Nach heftigen internen Zerwürfnissen und dem Rückzug der halben Führungsriege spaltet sich das islamkritische Pegida-Bündnis in Dresden. Die Hälfte der Führungsmannschaft hat den Verein verlassen und möchte nun ein neues Bündnis ins Leben rufen. "Wir wollen uns nicht totspazieren", sagte der bisherige Vereins-Vize René Jahn bei einer Pressekonferenz. Man suche den Dialog mit der Politik und den Medien und wolle als Sprachrohr die Sorgen und Nöte der Menschen aufgreifen. "Wir wollen die bürgerliche Mitte in Dresden erreichen", fügte Jahn hinzu. Auch das neue Bündnis wolle jeweils am Montag in Dresden auf die Straße gehen. Eine erste Kundgebung der zurückgetretenen Pegida-Führungsleute ist für den 9. Februar angemeldet, wie die Stadt mitteilte.

Ähnlich hatte sich zuvor Bernd-Volker Lincke geäußert. Derzeit arbeite er gemeinsam mit der früheren Sprecherin Kathrin Oertel an Ausrichtung und Inhalten. "Wir positionieren uns gerade neu", sagte er. Asylpolitik solle demnach in den Hintergrund rücken, stattdessen soll es künftig stärker um Themen wie innere Sicherheit und direkte Demokratie gehen. Man wolle sich politisch näher in Richtung CDU orientieren.

Jahn verriet den neuen Namen noch nicht, die Endung 'gida' sei aber nicht vorgesehen.
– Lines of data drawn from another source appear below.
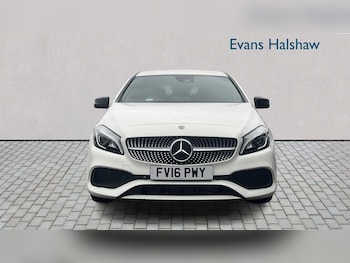 Used Mercedes-Benz A-Class 2016 for sale - 76718204: Photo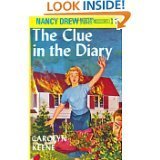 The Clue in the Diary, Nancy Drew Mystery Stories (9507/#7)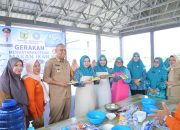 Edukasi Gizi Berbasis Ikan, Langkah Pemkab Luwu Tekan Angka Stunting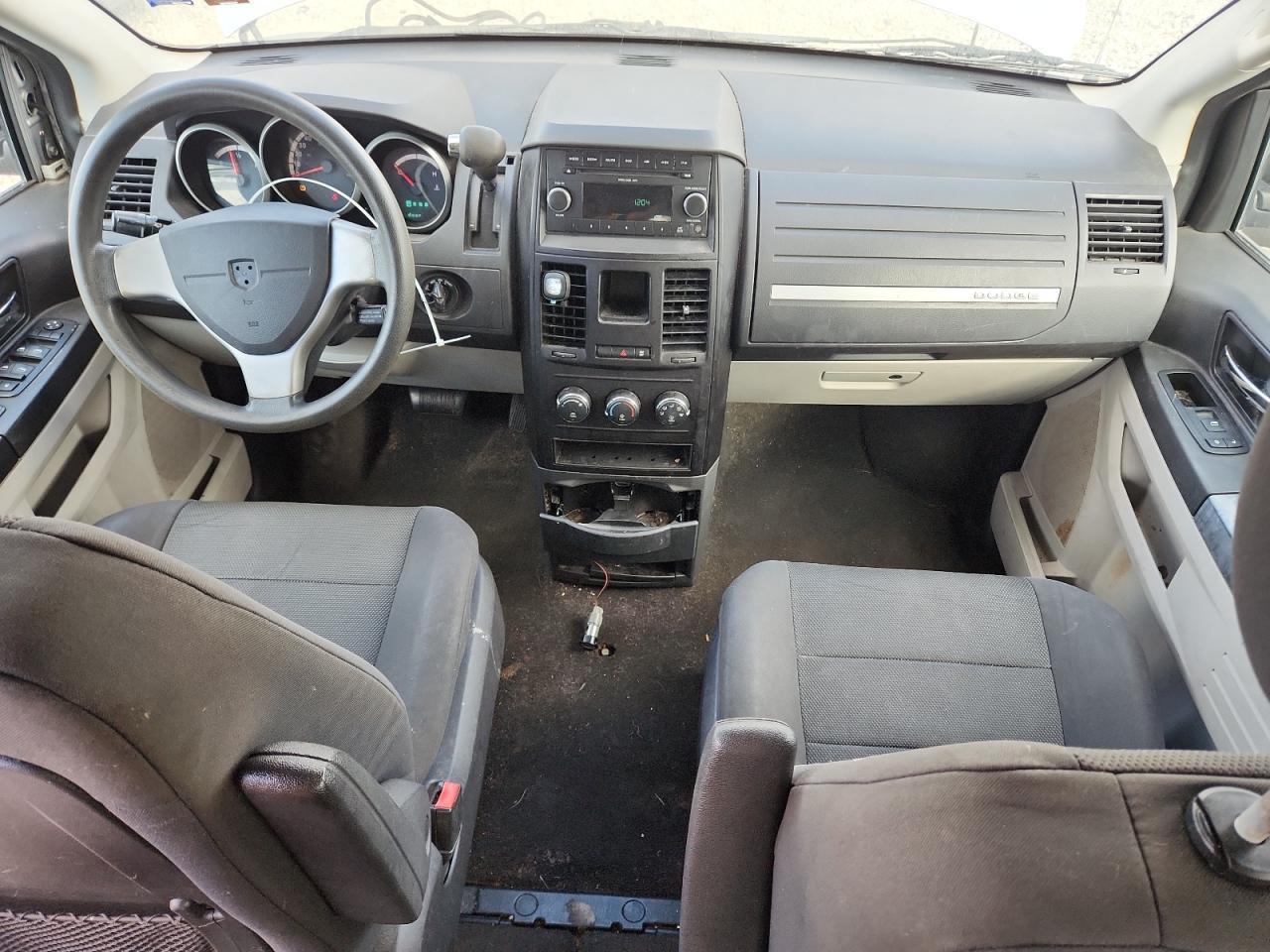 2009 Dodge Grand Caravan Se VIN: 1D8HN44E39B517863 Lot: 81278945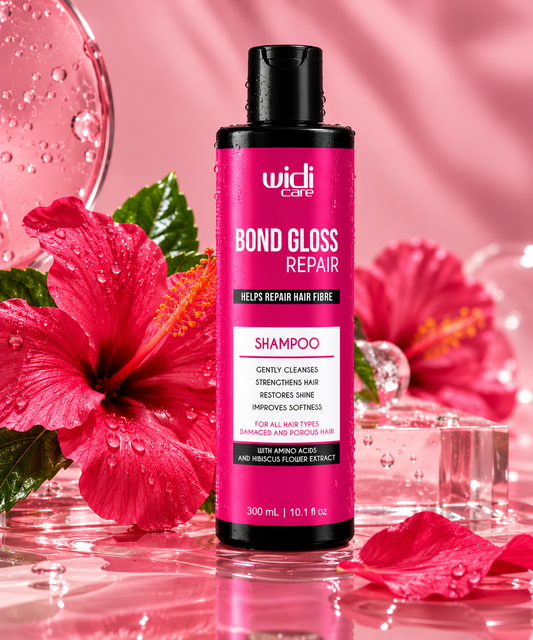 BRAZIL Widi Care Shampoo Bond Gloss 300ml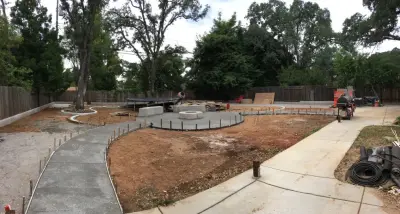 Steel Concrete - Foundation Installation & Repair in Cameron Park, CA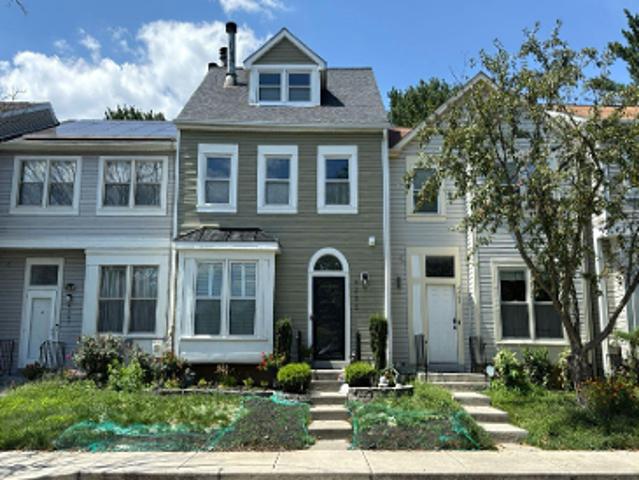 House for sale in Burtonsville, Maryland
Die 'Sächsische Zeitung' hatte berichtet, dass die Bezeichnung 'Bewegung für direkte Demokratie in Europa' im Gespräch ist.

Kögida gibt auf

Laut Lincke sollen die neuen Positionen noch vor dem 9. Februar vorgestellt werden – für den Tag hat auch das Pegida-Bündnis auf seiner Facebook-Seite wieder eine Kundgebung in Dresden angekündigt, nachdem die Demonstration für den kommenden Montag abgesagt worden war.

Der verbliebene Teil von Pegida warf den Abtrünnigen indirekt vor, sich von der Politik "kaufen zu lassen": "Wir stehen nach wie vor für unser 19-Punkte-Programm. Wir lassen uns nicht kaufen und werden weiter laufen! ", hieß es in einem Eintrag auf der Facebook-Seite von Pegida. Der Verein wolle in den nächsten Tagen einen neuen Vorstand wählen.

Sprecherin Oertel hatte am Mittwoch nur eine Woche nach dem Rücktritt des Pegida-Mitbegründers Lutz Bachmann ihr Amt niedergelegt. Mit ihr zogen sich weitere Mitglieder aus dem Orgateam zurück – darunter auch Lincke.

Trotz des Streits bei der Dresdner Pegida planen die meisten lokalen Ableger keine Absagen ihrer Demonstrationen. Am Freitag wollte das Bündnis Legida, das Verfassungsschützer als rechtsradikaler einstufen, in Leipzig auf die Straße gehen. Es darf allerdings nur eine Kundgebung abhalten, wie die Stadt entschied. In den nächsten Tagen sind zudem Demonstrationen in Frankfurt, Hannover, Braunschweig, Würzburg, Stralsund und Suhl geplant. Der rechtsgerichtete Ableger Kögida zieht sich dagegen aus Köln zurück. Stattdessen wolle man sich auf Düsseldorf konzentrieren, hieß es.

Sachsens Regierung kündigte an, die Gesprächsangebote für Pegida-Demonstranten langfristig aufrechtzuerhalten. Der Dialog dürfe kein Strohfeuer sein, sagte Innenminister Markus Ulbig (CDU).